◆ TASK
Please edit the entries by changing "nearest" to "closest" and keeping everything else the same, with the pictures left out.

Dataset excerpt
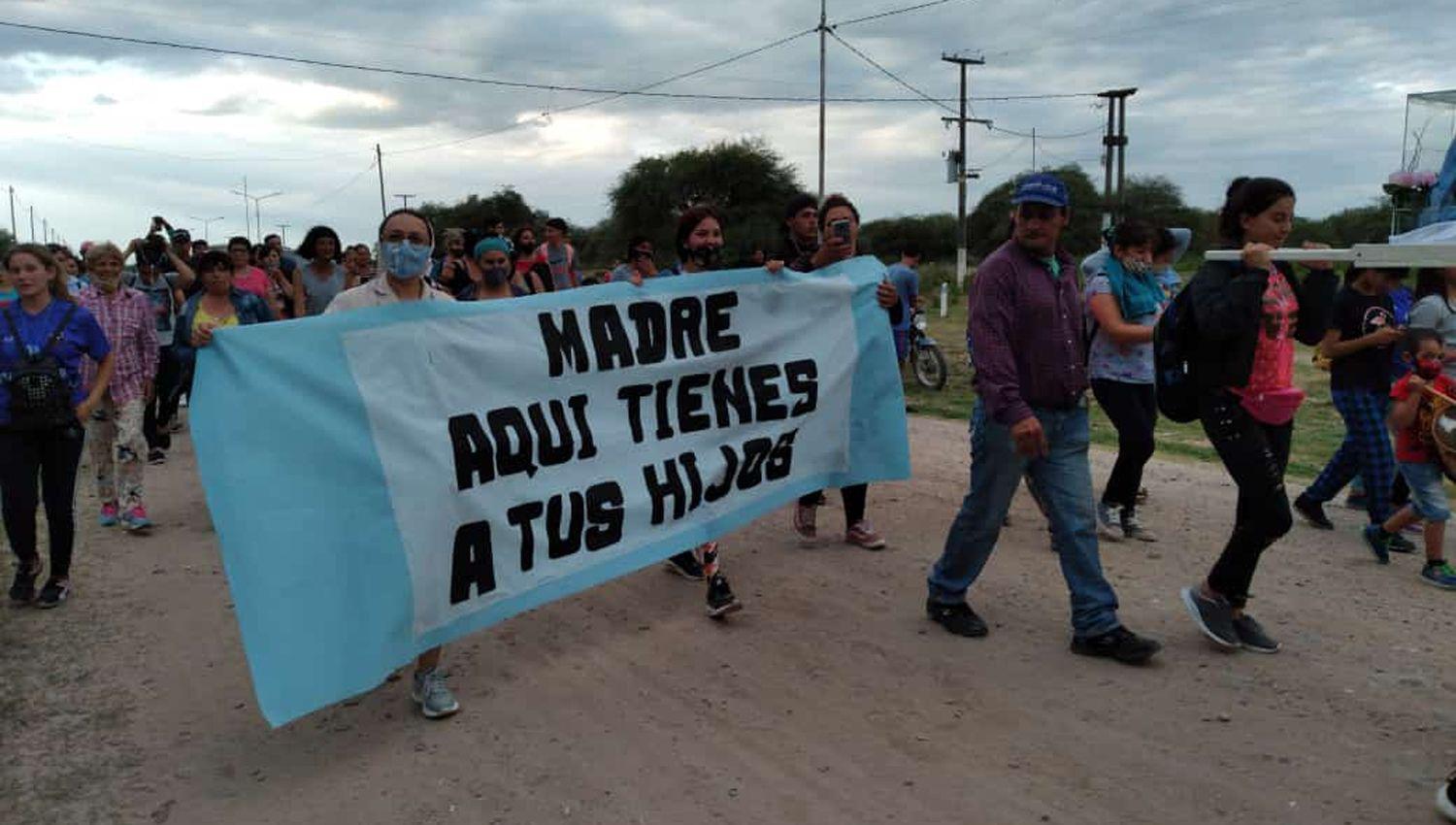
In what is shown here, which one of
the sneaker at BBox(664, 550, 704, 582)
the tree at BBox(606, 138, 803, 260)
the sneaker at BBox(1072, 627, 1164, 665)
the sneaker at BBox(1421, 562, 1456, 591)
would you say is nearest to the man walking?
the sneaker at BBox(1072, 627, 1164, 665)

◆ THE ANSWER
In what is shown here, which one of
the sneaker at BBox(664, 550, 704, 582)
the tree at BBox(606, 138, 803, 260)
the sneaker at BBox(1072, 627, 1164, 665)
the sneaker at BBox(1421, 562, 1456, 591)
would you say is closest to the man walking?
the sneaker at BBox(1072, 627, 1164, 665)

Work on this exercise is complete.